Bu korkunç hapishane kayaya oyulmuş geniş yeraltı odalarından meydana geliyordu. Canlı canlı ölüme mahkûm edilen zavallılar zemin hizasından oyulan delikten aşağı yuvarlanır, tıkınacakları bir iki lokma da buradan atılırdı. Buraya varlığıyla sorun yaratan, iktidar üzerinde hak iddia eden kim bilir kaç kişi tıkıldı. Kışın rüzgârların dövdüğü, yazın güneşin kavurduğu bu kayalıktaki sürgün, kıraç Marmara Adası’na gönderilmekten dahi korkunç kabul edilirdi. Biçare mahkûmlar kaba askerlere, çoğu kez barbarlara teslim edilir, tamamıyla bunların insafına terk edilirdi...”
19. yüzyılın sonunda görünümünden ötürü “yassı” ismini alan Yassıada’yı ziyaret eden seyyah Gustave Schlumberger işkencehaneleri böyle tasvir etmiş... Az yazmış, hatta hiç yazmamış... O zindanların içine girdiğinizde hissettiklerinizi anlatmaya kelimeler yetmez, en azından benim kelimelerim.

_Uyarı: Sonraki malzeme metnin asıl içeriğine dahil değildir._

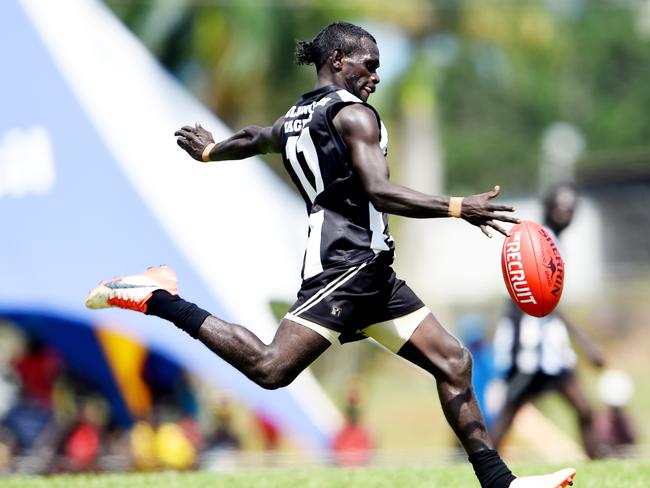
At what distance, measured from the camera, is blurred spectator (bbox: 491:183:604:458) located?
381 inches

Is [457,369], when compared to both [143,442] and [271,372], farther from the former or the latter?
[143,442]

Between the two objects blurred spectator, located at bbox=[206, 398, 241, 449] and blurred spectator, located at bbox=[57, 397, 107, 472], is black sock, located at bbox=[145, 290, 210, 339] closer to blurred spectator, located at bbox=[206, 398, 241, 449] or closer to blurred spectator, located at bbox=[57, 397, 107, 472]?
blurred spectator, located at bbox=[57, 397, 107, 472]

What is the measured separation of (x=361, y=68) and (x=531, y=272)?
1301mm

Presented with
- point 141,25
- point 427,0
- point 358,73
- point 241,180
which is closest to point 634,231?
point 427,0

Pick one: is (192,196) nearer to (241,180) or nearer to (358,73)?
(241,180)

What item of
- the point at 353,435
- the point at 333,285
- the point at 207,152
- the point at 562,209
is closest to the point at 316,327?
the point at 333,285

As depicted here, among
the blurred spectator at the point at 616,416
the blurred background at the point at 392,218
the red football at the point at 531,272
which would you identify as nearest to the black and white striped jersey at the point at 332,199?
the red football at the point at 531,272

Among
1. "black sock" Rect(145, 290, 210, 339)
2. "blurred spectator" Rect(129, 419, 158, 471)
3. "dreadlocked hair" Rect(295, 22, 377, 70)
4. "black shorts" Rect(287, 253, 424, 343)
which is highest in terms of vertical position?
"dreadlocked hair" Rect(295, 22, 377, 70)

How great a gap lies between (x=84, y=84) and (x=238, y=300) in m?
2.51

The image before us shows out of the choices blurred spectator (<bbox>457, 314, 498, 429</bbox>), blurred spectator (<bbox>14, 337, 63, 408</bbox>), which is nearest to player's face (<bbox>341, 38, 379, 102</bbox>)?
blurred spectator (<bbox>457, 314, 498, 429</bbox>)

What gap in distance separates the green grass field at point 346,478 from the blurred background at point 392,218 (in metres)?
2.54

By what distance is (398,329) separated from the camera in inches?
239

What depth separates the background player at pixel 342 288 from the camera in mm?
5926

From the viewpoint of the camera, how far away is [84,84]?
11859mm
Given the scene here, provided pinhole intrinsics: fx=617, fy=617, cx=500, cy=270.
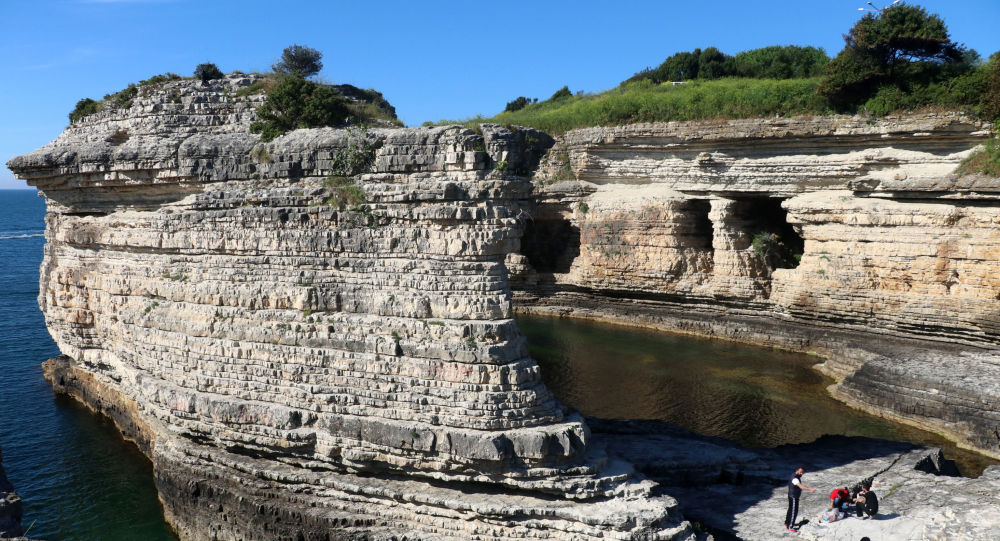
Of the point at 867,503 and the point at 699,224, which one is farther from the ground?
the point at 699,224

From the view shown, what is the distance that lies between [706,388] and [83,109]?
18.2 m

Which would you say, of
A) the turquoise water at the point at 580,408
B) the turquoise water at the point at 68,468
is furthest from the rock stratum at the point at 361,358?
the turquoise water at the point at 580,408

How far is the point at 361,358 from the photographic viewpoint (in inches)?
383

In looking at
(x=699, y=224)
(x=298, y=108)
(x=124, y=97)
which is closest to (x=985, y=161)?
(x=699, y=224)

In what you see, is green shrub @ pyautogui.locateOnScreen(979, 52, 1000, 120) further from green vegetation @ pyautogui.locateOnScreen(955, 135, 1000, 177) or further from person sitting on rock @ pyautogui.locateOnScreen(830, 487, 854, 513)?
person sitting on rock @ pyautogui.locateOnScreen(830, 487, 854, 513)

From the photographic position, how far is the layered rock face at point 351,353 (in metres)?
9.10

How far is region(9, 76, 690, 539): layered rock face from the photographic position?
29.9 feet

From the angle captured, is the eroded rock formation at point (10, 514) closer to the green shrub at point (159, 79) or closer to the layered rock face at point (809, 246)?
the green shrub at point (159, 79)

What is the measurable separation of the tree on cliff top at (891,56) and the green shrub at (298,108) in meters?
16.6

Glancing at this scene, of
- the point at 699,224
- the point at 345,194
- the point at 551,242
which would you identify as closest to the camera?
the point at 345,194

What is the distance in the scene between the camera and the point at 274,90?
12.5 meters

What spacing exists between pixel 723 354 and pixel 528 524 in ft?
48.3

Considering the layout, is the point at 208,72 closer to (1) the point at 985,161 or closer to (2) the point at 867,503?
(2) the point at 867,503

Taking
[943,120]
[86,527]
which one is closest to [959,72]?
[943,120]
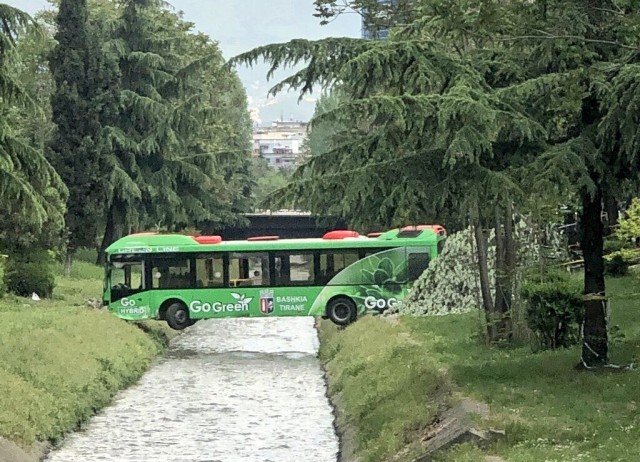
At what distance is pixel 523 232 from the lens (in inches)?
A: 837

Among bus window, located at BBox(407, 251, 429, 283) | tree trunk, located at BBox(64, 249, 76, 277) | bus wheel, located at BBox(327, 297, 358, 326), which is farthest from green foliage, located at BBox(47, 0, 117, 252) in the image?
bus window, located at BBox(407, 251, 429, 283)

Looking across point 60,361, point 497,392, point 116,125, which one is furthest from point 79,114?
point 497,392

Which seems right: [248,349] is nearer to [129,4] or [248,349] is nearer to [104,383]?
[104,383]

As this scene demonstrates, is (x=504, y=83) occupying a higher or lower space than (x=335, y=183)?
higher

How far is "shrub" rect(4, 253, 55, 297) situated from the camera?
105ft

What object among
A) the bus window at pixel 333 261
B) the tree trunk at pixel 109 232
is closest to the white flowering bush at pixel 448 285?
the bus window at pixel 333 261

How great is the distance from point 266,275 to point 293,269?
2.78ft

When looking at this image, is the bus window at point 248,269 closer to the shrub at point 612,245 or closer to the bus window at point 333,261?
the bus window at point 333,261

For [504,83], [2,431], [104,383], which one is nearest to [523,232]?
[504,83]

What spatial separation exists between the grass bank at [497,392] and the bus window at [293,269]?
723 cm

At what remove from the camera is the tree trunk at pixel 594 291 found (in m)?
13.8

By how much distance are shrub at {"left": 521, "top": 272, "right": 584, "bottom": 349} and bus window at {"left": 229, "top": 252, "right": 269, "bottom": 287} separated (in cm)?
1442

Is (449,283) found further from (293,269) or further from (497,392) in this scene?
(497,392)

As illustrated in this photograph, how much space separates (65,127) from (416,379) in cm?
3084
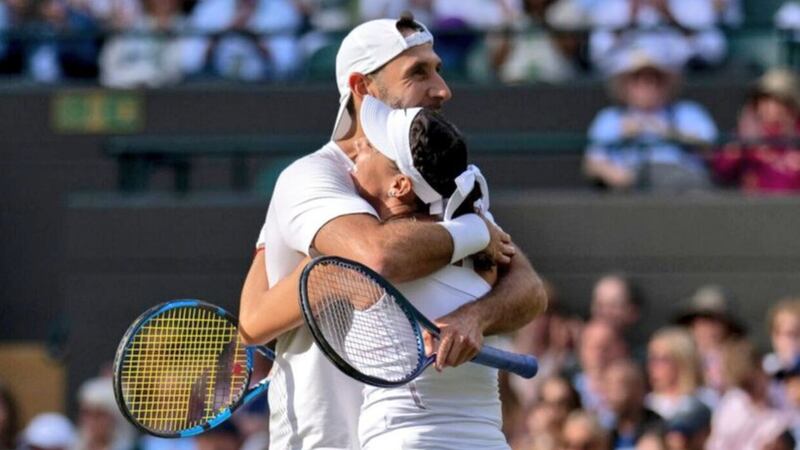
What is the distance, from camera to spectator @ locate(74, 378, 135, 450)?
34.1 feet

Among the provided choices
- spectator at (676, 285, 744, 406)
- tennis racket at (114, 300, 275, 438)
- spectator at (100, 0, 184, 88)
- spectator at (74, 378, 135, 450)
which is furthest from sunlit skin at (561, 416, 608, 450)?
spectator at (100, 0, 184, 88)

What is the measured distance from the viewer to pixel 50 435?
10617 mm

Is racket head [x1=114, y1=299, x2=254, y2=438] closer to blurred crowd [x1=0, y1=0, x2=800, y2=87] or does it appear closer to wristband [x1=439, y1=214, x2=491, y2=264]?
wristband [x1=439, y1=214, x2=491, y2=264]

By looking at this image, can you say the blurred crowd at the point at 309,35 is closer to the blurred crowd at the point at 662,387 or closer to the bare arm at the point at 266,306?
the blurred crowd at the point at 662,387

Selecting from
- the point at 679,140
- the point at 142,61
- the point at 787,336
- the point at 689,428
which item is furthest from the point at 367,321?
the point at 142,61

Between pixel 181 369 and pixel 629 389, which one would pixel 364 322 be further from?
pixel 629 389

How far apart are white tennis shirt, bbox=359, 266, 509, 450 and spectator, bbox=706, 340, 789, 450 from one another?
3550 millimetres

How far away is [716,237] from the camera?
35.3ft

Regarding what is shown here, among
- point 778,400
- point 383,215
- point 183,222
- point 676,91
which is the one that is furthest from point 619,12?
point 383,215

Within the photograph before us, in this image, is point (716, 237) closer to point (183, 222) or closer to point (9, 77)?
point (183, 222)

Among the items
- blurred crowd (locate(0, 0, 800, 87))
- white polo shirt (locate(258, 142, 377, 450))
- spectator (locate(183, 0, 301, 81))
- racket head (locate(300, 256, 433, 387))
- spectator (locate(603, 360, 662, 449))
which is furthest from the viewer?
spectator (locate(183, 0, 301, 81))

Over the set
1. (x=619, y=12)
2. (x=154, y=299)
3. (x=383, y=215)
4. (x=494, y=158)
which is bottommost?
(x=154, y=299)

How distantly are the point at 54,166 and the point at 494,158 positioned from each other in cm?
277

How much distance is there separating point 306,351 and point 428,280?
1.35ft
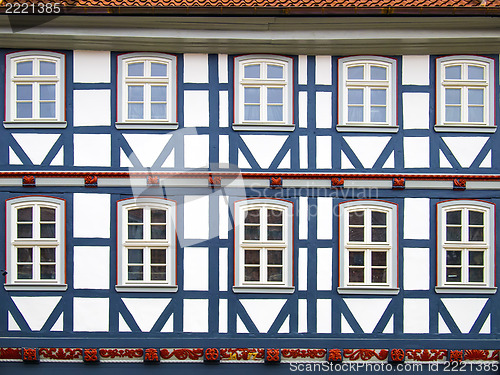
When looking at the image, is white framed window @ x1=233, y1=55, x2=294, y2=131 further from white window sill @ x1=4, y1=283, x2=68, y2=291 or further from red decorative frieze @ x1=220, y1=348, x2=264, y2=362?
white window sill @ x1=4, y1=283, x2=68, y2=291

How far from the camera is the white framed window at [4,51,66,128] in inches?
269

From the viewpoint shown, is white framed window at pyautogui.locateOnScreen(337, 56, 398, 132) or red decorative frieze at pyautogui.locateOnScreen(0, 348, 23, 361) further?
white framed window at pyautogui.locateOnScreen(337, 56, 398, 132)

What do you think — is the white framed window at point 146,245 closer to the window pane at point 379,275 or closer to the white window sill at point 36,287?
the white window sill at point 36,287

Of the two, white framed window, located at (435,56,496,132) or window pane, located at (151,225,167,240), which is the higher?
white framed window, located at (435,56,496,132)

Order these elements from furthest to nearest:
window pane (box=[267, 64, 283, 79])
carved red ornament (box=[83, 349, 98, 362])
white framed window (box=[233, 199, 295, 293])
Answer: window pane (box=[267, 64, 283, 79]), white framed window (box=[233, 199, 295, 293]), carved red ornament (box=[83, 349, 98, 362])

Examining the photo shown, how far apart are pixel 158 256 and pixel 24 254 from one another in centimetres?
242

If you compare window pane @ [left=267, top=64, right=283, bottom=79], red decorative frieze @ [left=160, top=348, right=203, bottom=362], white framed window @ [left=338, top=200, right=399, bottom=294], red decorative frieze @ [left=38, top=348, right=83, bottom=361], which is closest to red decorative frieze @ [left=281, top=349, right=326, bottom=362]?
white framed window @ [left=338, top=200, right=399, bottom=294]

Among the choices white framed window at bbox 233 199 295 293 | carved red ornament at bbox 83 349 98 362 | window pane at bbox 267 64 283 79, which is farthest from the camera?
window pane at bbox 267 64 283 79

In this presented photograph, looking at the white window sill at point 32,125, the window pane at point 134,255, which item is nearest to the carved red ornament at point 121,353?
the window pane at point 134,255

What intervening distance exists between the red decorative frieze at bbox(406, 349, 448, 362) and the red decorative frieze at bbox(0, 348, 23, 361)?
6.95m

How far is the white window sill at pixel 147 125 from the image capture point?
6.80 metres

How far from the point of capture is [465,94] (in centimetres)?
692

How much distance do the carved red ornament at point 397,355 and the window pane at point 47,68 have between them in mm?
7936

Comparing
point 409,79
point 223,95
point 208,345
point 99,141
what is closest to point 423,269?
point 409,79
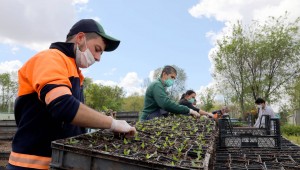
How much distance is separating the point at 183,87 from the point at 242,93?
14.3 m

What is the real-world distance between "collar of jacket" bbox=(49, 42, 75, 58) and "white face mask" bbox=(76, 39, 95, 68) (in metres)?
0.05

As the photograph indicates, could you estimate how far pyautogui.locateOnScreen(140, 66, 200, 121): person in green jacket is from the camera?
476 cm

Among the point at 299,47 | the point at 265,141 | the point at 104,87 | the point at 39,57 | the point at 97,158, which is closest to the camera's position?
the point at 97,158

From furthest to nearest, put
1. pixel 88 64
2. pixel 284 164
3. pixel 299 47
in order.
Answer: pixel 299 47 → pixel 284 164 → pixel 88 64

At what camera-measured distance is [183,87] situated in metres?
42.9

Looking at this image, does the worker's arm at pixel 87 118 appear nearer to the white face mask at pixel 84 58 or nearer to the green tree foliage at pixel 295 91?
the white face mask at pixel 84 58

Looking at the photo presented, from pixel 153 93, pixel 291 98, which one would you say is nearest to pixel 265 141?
pixel 153 93

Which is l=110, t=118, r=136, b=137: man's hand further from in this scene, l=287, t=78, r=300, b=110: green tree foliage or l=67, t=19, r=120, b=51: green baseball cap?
l=287, t=78, r=300, b=110: green tree foliage

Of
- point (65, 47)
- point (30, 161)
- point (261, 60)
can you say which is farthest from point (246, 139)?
point (261, 60)

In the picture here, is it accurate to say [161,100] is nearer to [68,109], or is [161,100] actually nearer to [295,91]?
[68,109]

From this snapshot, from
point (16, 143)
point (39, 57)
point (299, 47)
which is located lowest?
point (16, 143)

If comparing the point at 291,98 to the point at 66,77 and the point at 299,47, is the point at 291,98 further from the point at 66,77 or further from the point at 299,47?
the point at 66,77

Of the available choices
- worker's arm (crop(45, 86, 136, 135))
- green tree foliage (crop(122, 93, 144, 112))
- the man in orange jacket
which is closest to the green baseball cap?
the man in orange jacket

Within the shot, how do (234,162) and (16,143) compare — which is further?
(234,162)
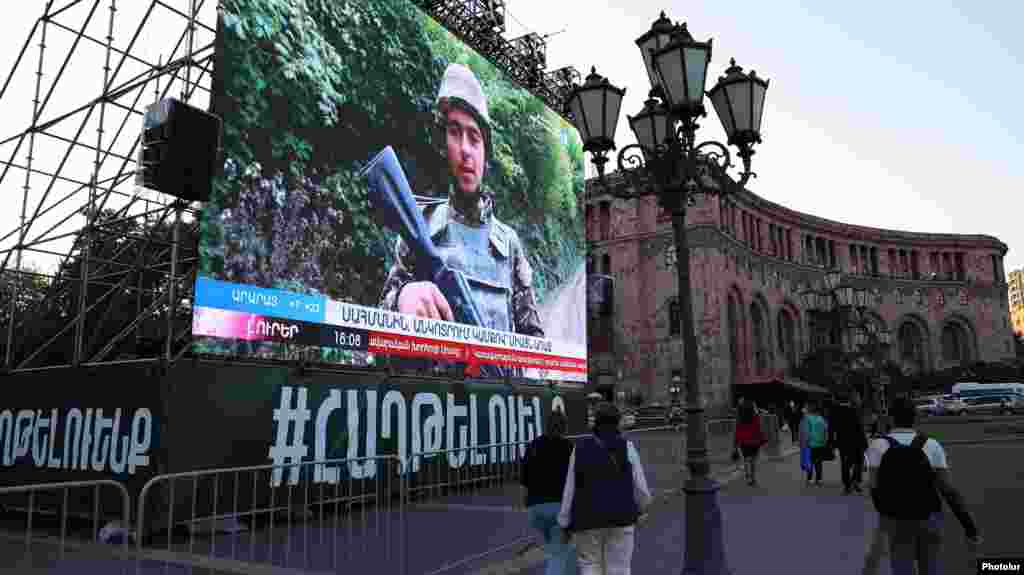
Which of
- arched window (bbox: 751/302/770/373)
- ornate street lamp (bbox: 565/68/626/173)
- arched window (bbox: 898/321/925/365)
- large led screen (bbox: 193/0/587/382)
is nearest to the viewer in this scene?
ornate street lamp (bbox: 565/68/626/173)

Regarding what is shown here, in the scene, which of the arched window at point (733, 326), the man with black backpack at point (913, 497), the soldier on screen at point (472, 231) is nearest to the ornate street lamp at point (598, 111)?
the man with black backpack at point (913, 497)

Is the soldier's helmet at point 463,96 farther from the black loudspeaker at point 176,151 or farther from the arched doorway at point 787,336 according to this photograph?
the arched doorway at point 787,336

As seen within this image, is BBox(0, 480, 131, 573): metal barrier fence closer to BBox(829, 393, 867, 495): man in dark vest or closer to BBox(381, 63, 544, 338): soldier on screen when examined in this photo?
BBox(381, 63, 544, 338): soldier on screen

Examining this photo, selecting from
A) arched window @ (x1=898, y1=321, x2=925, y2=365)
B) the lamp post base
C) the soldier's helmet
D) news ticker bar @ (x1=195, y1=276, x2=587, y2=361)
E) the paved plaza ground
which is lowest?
the paved plaza ground

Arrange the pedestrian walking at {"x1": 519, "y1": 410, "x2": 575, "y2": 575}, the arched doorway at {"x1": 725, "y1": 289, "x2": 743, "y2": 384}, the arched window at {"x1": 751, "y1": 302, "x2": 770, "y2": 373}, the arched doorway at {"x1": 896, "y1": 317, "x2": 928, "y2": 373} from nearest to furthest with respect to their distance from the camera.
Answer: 1. the pedestrian walking at {"x1": 519, "y1": 410, "x2": 575, "y2": 575}
2. the arched doorway at {"x1": 725, "y1": 289, "x2": 743, "y2": 384}
3. the arched window at {"x1": 751, "y1": 302, "x2": 770, "y2": 373}
4. the arched doorway at {"x1": 896, "y1": 317, "x2": 928, "y2": 373}

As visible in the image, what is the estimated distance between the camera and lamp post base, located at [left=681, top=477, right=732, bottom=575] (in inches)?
218

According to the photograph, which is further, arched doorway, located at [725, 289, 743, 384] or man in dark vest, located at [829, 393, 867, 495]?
arched doorway, located at [725, 289, 743, 384]

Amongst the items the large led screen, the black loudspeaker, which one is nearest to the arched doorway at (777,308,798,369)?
the large led screen

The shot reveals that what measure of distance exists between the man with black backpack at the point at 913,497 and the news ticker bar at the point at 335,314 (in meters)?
8.03

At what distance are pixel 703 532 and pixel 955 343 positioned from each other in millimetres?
76644

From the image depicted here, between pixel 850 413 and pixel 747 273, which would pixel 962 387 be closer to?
pixel 747 273

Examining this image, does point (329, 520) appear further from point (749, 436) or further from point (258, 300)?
point (749, 436)

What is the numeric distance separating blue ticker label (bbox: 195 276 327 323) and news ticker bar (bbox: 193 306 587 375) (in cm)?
7

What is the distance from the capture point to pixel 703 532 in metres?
5.60
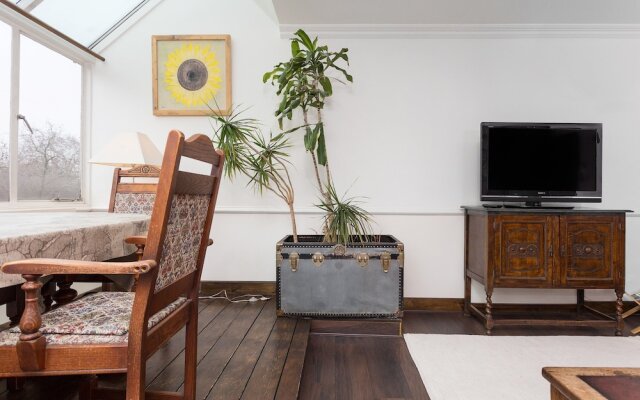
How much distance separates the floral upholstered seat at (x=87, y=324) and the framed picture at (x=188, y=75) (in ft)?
7.63

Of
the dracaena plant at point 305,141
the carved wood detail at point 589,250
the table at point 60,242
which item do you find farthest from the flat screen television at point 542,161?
the table at point 60,242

Kültür ve Turizm Bakanı Ertuğrul Günay bir grup gazeteciyle Yassıada’yı ziyaret ettiğini, ziyaretin ertesi günü gazetelerde okuyunca epey bozuldum tabii... “Bir de Adalı diyorsun kendine Balçiçek, Yassıada, Büyükada’nın burnunun dibinde, sen niye hiç gitmeyi düşünmedin?” Madem bakanla giden şanslı gazetecilerden olamadık, ben kendim gitsem?
Gittim. Öyle burnumuzun dibinde de değilmiş. Bir, bir buçuk saat sürüyor yol, o da deniz sakinse... Kışın tekne batıran öylesine çok ki, adanın açıklarında... Kültür merkezi olduğunda ulaşımı nasıl sağlayacaklar gerçekten de çok merak ettim. Eskiden askeriyenin kontrolünde olan ada, bugün Kültür ve Turizm Bakanlığı’na devredilmiş. Adada sadece bir kişi yaşıyor. 30 yaşındaki Adanalı balıkçı İzzet Demir ve beş kurt köpeği karşıladı bizi iskelede... Yaklaşık 2 saat dolaştık, girmediğimiz yer, fotoğraflamadığımız köşe kalmadı... Ayrılırken yine de aklımız kaldı... 18.5 hektar Yassıada’da yüzlerce çeşit ağaç var. Erik, badem, incir, elma, armut, ayva, şeftali ve incir benim rastladıklarım...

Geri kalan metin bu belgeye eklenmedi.